Après le succès critique et populaire du film Les Griffes de la Nuit on pouvait croire que Wes Craven allait prendre un virage décisif dans sa carrière et abandonner les productions un peu fauchées type The Hill have Eyes 2 ou L'été de la Peur. Pourtant le réalisateur fera une nouvelle fois un choix pas très judicieux, discutable et bizarre en enchainant avec un petit téléfilm fauché distribué directement en vidéo. Un film avec une bonne petite histoire mais une réalisation et un aspect technique qui ne dépasse jamais le cadre du thriller pépère pour mémères et du petit écran.
Chiller (Terreur Froide) c'est l'histoire d'un type cryogénisé depuis plus de dix ans mais dont le cylindre de congélation se dérègle mystérieusement. Les chirurgiens tentent alors d'opérer le corps inerte avec les progrès scientifiques actuels et de le réanimer pour faire plaisir à sa pauvre mère. Opération réussie sauf que le beau ténébreux semble avoir perdu un peu de saveur et gagné pas mal en méchanceté en passant au micro onde en position décongélation.
Chiller s'appuie sur une histoire un peu bancal pour s'interroger sur la dualité entre le corps pouvant être guéri par la science et l'âme ayant besoin de spiritualité métaphysique. Ce type revenu d'entre les morts semble avoir perdu quelque chose en cours de route et devient un homme d'affaire froid, cynique, arrogant, implacable, pragmatique et meurtrier dans une caricature assez jouissive d'une mutation vers un monde capitaliste sans états d'âme. A l'opposé on trouve un prêtre interprété par Paul Sorvino qui s'interroge sur la survie de l'âme par moins 196°C surtout lorsque le corps revient à ses fonctions après dix ans de coma. De par cette dualité et le choix de faire de ce revenant un homme d'affaire qui use et abuse de son pouvoirs y compris tel un prédateur auprès des femmes qu'il croise le script donnait vraiment matière à un film intéressant. Malheureusement à l'étroit dans son format télévisuel, coincé dans ces restrictions plutôt grand public pour sa noirceur et paresseusement mis en scène par un Wes Craven visiblement bien peu impliqué Chiller manque de force, de profondeur et de relief.
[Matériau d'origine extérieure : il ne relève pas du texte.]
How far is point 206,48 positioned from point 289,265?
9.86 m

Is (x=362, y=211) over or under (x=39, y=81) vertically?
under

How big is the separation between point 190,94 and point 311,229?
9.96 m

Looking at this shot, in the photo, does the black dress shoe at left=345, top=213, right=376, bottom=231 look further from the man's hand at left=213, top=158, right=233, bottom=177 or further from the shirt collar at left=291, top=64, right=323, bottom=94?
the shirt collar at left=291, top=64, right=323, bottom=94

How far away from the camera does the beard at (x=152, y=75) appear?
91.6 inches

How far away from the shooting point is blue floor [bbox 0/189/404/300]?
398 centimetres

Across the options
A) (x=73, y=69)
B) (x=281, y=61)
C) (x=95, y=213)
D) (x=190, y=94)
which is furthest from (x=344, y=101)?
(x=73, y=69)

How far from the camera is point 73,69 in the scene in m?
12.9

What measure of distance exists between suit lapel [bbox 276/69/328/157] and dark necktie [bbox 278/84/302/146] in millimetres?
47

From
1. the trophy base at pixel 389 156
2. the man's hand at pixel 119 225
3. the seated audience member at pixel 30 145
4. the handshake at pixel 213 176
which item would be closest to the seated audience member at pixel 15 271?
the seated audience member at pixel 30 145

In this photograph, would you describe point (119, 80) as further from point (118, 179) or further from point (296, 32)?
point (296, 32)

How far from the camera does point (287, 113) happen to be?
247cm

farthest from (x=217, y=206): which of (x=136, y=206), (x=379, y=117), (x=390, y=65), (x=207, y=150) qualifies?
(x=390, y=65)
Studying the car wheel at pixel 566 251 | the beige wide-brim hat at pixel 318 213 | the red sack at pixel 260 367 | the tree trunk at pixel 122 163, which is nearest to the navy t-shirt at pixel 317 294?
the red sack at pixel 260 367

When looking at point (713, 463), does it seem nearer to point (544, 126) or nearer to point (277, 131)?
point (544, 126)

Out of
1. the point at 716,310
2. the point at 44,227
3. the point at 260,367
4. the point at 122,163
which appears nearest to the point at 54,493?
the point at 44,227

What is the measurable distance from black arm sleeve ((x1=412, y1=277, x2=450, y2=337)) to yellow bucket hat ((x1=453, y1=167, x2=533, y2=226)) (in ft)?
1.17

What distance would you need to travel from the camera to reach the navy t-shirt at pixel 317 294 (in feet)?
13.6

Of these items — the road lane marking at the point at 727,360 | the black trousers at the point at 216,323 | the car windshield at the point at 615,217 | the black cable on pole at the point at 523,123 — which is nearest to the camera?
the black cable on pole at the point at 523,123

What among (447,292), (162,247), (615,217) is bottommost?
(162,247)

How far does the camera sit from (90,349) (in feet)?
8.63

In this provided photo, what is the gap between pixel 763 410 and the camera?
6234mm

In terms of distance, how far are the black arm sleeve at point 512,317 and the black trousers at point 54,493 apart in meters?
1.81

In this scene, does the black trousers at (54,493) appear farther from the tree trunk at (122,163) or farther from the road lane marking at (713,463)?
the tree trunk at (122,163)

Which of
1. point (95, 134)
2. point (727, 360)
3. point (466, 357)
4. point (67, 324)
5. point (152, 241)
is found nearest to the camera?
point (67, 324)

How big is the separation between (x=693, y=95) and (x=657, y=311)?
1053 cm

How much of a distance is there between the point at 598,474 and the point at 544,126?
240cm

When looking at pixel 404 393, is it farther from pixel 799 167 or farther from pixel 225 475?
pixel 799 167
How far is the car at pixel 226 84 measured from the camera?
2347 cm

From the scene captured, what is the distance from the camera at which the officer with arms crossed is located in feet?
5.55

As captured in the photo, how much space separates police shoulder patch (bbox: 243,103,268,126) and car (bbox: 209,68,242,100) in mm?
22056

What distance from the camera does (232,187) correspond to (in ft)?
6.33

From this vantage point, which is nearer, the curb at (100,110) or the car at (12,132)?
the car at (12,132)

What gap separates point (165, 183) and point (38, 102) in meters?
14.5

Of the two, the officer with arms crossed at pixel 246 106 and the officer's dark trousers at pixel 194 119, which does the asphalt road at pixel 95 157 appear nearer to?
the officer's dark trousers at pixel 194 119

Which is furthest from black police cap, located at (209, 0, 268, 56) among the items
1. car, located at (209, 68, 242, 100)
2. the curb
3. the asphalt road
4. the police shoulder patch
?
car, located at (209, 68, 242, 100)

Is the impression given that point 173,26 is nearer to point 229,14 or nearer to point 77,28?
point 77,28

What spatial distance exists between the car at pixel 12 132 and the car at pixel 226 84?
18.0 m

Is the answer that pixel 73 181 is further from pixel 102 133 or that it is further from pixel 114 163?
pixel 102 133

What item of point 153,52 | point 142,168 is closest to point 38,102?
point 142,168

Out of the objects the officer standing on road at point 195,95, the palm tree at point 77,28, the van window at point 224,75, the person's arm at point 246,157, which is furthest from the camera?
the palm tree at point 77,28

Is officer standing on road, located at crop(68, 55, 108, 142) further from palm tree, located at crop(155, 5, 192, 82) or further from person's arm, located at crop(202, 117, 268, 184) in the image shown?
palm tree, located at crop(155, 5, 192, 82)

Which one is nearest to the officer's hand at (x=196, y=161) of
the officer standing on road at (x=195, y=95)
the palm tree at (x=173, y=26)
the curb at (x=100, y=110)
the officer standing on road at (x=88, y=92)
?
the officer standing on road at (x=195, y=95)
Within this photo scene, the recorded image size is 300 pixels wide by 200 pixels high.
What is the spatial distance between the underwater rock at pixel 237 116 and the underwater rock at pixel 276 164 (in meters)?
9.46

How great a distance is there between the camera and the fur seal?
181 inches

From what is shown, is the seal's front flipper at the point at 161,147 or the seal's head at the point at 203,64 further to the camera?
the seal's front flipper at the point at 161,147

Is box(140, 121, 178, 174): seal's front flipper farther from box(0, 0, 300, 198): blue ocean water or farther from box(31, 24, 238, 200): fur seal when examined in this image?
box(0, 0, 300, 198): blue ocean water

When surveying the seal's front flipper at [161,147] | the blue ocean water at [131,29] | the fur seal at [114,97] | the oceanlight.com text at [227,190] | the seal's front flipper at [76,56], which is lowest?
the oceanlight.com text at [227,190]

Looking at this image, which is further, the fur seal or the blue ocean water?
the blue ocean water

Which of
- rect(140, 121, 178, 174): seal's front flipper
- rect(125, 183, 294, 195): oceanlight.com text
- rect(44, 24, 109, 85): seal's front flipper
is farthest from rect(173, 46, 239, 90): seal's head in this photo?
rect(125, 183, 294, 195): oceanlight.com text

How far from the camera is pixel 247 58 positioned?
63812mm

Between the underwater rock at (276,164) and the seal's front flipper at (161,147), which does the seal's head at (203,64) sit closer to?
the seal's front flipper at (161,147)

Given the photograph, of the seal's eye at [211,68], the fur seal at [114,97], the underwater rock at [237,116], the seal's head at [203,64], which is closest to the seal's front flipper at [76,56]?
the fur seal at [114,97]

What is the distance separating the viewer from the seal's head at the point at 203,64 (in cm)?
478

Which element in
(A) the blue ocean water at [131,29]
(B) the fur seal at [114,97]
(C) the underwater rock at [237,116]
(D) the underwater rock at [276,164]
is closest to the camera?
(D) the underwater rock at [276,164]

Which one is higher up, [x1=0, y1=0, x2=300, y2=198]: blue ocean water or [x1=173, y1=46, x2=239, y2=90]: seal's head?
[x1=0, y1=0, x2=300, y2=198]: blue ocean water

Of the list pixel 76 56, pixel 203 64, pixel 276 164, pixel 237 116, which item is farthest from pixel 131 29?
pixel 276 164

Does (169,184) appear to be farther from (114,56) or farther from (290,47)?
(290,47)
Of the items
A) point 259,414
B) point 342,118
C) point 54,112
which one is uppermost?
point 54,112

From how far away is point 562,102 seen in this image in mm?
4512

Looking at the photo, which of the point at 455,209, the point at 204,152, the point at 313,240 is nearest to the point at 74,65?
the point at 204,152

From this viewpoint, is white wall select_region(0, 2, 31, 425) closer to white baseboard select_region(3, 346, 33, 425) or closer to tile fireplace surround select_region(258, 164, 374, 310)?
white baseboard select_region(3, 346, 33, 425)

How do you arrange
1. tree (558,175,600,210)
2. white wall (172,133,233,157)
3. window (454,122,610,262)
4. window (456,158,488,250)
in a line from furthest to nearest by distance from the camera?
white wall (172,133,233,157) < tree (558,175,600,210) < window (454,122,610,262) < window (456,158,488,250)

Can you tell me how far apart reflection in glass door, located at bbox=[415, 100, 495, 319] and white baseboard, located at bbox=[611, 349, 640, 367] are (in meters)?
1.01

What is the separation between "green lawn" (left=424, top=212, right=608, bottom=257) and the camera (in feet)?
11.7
Il reste un téléfilm un peu mou et pas spécialement captivant dans lequel objectivement il ne se passe pas grand chose de palpitant même si Michael Beck (The Warriors) est charismatique et inquiétant en monstre ordinaire et désincarné.
Petit film méconnu de Wes Craven Chiller ressemble un peu à son personnage, un truc oublié au fond d'un congélateur qu'on passe vite fait au micro onde mais dont les saveurs semblent avoir définitivement disparues avec le temps.